For the reaction N2O4(g)=2NO2(g), the value of K at 25 degrees XCelsius is 7.19*10^-3. Calculate N2O4 at equilibrium when NO2 =2.20 *10^122 mol/L?
I guess that's Kc? If NO2 at equilibrium is 2.20E122 M, then
K = (NO2)^2/(N2O4)
Substitute and solve for N2O4.
To solve this problem, we will use the equilibrium constant expression and set up an ICE (Initial, Change, and Equilibrium) table.
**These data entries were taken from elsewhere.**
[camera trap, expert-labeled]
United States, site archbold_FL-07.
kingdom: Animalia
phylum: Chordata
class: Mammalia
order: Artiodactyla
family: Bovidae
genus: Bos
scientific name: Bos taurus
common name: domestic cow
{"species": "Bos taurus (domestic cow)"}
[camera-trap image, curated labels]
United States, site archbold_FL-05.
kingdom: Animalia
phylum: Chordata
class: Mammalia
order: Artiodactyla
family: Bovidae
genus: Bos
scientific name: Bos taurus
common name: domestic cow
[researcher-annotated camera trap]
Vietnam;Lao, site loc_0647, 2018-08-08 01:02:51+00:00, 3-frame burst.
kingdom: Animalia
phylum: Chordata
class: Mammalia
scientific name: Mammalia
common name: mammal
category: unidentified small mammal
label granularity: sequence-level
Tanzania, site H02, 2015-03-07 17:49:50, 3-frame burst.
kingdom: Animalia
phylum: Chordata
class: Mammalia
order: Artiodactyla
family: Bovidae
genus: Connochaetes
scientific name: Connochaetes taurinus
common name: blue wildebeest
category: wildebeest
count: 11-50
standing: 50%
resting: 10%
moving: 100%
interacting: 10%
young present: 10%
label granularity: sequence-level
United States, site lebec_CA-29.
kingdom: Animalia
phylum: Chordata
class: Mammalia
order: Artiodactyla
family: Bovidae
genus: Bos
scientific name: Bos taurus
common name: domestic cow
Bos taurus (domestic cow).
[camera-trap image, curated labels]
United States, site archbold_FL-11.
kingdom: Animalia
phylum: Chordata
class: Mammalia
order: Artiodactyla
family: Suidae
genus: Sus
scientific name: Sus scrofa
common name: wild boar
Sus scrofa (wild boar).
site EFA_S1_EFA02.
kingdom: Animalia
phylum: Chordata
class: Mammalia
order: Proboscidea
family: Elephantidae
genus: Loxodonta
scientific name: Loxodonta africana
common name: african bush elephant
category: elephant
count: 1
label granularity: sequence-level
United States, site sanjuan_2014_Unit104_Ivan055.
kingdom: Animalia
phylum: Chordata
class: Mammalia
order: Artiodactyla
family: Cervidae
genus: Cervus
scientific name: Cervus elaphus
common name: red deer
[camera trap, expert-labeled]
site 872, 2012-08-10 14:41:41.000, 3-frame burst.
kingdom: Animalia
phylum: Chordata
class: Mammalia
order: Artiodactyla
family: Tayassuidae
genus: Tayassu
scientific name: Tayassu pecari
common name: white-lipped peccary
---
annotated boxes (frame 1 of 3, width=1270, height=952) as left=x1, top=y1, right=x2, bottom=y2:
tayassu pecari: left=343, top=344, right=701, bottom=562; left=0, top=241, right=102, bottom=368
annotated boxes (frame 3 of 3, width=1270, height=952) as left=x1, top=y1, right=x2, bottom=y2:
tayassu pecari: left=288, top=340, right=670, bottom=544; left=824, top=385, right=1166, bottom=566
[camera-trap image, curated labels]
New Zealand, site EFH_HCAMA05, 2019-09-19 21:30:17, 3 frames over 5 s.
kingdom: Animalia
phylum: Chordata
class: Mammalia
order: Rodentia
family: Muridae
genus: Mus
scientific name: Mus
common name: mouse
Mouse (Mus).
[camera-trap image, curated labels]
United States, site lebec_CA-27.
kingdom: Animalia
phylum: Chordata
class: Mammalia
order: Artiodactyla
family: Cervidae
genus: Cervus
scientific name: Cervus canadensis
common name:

The balanced equation for the reaction is: N2O4(g) ⇌ 2NO2(g)
The equilibrium constant expression for this reaction is given by:
Kc = [NO2]^2 / [N2O4]
We are given the equilibrium constant value (Kc = 7.19 x 10^-3) and the concentration of NO2 (2.20 x 10^122 mol/L). We need to calculate the concentration of N2O4 at equilibrium.
Let's set up the ICE table:
N2O4(g) ⇌ 2NO2(g)
Initially: x 2.20 x 10^122
Change: -x +2x
Equilibrium: x 2.20 x 10^122 + 2x
Now, we substitute the equilibrium concentrations into the equilibrium constant expression:
Kc = [NO2]^2 / [N2O4]
7.19 x 10^-3 = (2.20 x 10^122 + 2x)^2 / x
Next, we solve for x algebraically. Simplifying the equation gives:
7.19 x 10^-3 = (4.84 x 10^244 + 8.8 x 10^122 x + 4x^2) / x
Multiply both sides by x to eliminate the denominator:
7.19 x 10^-3 x = 4.84 x 10^244 + 8.8 x 10^122 x + 4x^2
Rearrange the equation to obtain a quadratic equation:
4x^2 + (8.8 x 10^122 - 7.19 x 10^-3) x + 4.84 x 10^244 = 0
Finally, solve the quadratic equation using the quadratic formula or any other appropriate method to find the value(s) of x, which represents the concentration of N2O4 at equilibrium.